[[ INFORMATION open ]]

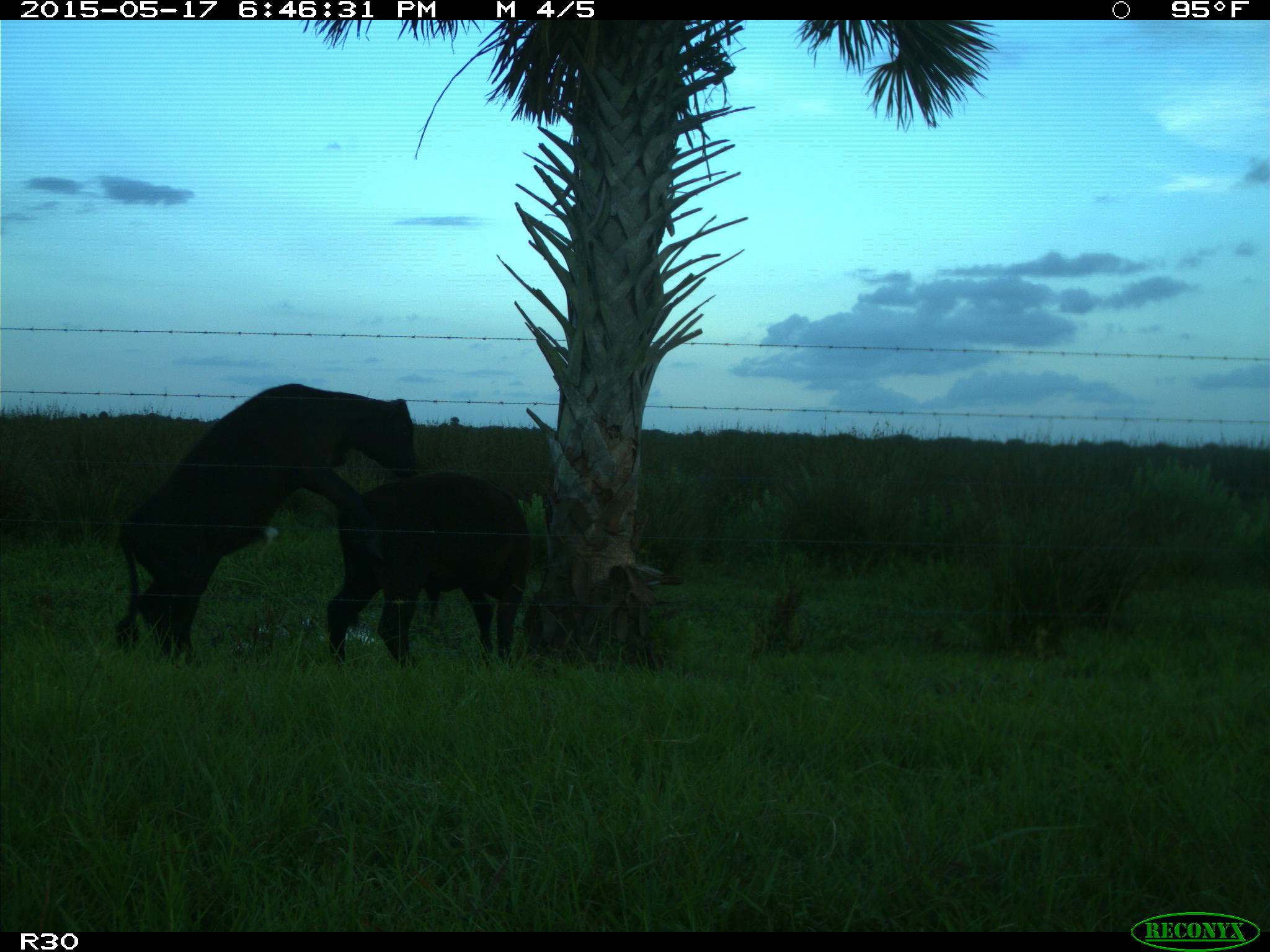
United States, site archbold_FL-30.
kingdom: Animalia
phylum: Chordata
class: Mammalia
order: Artiodactyla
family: Bovidae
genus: Bos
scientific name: Bos taurus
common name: domestic cow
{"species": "Bos taurus (domestic cow)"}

[[ INFORMATION closed ]]

• _REQUIREMENT_: Each line of the data above needs to be retyped as it is, without any picture.

• _THE COMPLETED TASK_:
United States, site archbold_FL-30.
kingdom: Animalia
phylum: Chordata
class: Mammalia
order: Artiodactyla
family: Bovidae
genus: Bos
scientific name: Bos taurus
common name: domestic cow
{"species": "Bos taurus (domestic cow)"}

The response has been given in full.